Mi tocca dire che anche la sinistra ha dato una mano perché quando sono state approvate le regioni - e noi della sinistra eravamo a favore, sia chiaro - qualcuno disse attenzione che approvando le regioni si moltiplicherà la burocrazia di partito ed istituzionale in maniera esponenziale, con un aggravio di costi spaventoso. Bisognerebbe rifondare la repubblica, questa la verità, cioè un'utopia».
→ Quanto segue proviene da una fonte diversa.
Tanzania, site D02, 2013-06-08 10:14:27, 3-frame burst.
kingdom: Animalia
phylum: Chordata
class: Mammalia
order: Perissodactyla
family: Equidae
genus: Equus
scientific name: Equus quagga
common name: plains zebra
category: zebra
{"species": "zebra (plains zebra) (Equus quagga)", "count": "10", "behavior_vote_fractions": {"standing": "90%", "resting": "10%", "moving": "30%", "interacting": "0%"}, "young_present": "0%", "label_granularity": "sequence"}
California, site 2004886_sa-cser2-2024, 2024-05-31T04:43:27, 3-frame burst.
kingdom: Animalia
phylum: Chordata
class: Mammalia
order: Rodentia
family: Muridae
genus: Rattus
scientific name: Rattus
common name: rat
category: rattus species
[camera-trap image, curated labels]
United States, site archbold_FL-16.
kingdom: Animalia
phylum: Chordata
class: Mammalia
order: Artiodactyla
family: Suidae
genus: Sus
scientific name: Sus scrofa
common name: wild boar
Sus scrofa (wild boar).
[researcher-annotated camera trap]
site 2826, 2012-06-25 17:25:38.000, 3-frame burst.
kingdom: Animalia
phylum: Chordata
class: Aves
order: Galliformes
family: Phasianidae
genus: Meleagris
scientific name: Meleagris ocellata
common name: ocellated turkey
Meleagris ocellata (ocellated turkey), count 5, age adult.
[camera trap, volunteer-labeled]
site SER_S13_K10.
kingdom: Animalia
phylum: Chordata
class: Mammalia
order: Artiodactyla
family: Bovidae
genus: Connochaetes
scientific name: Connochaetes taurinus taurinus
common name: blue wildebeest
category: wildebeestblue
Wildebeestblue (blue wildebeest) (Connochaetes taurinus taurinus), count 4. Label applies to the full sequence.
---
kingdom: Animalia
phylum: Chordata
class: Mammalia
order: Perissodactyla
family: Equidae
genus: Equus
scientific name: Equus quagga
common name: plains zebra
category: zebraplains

Nel 1987 lei era il conduttore, su Rai Tre, di Telefono Giallo. Oggi anche i programmi che seguono la nera paiono in crisi. Perché?
«Quando noi facemmo Telefono giallo eravamo gli unici che facevano quella roba lì. Ma come la facevamo? Noi prendevamo dei casi freddi, i cold case, casi di delitti insoluti e dimenticati. Andavamo a ripescarli e facevamo i copioni dei programmi sugli atti dei tribunali che avevano cercato invano di chiarire il caso.

Era tutta una ricerca di tipo storico. Angelo Guglielmi, direttore di Rai Tre, disse una famosa frase: "Noi non abbiamo i soldi per fare gli sceneggiati, Telefono giallo è il nostro sceneggiato". Raccontavamo una realtà insoluta. Questi di oggi cosa fanno? Siccome si strappano il pane di bocca l'uno con l'altro, sono costretti a parlare del caso successo l'altro ieri. E chi va in studio a discuterne?

Dei disinvolti criminologi, capaci di improvvisare su quattro notizie di giornale e dei giornalisti che ne sanno quanto lei e me. E questo io lo trovo profondamente inadeguato alla tragedia che sempre un omicidio rappresenta».

Oggi in tv le reti hanno perso identità. Perché? Mancano studio e professionalità? Od è cambiato il mondo?
«Le due cose. Io parlo della Rai, perché è quella che conosco. Per la Rai era chiaro quello che voleva fare in passato: Rai Uno, una nave ammiraglia nazionalpopolare; Rai Due, una rete di intrattenimento, varietà, giovani. Ed una rete culturale, Rai Tre.

I direttori generali che si sono succeduti nella Rai, sciaguratamente, non avevano nessuna idea di che cosa dovesse essere la missione di un ente pubblico come la Rai. La riforma Gasparri ha fatto il resto e il mondo intanto se ne andava per conto suo. Per rimettere in sesto una televisione nelle condizioni di oggi ci vorrebbe una grande mente editoriale, un Giulio Einaudi, un Rizzoli - il fondatore della Rizzoli - un Arnoldo Mondadori».

Lei uno vivo non lo vede?
«Ci sto pensando. Uno vivo? Oggi? Non lo so. Sicuramente c'è, però adesso non mi viene in mente».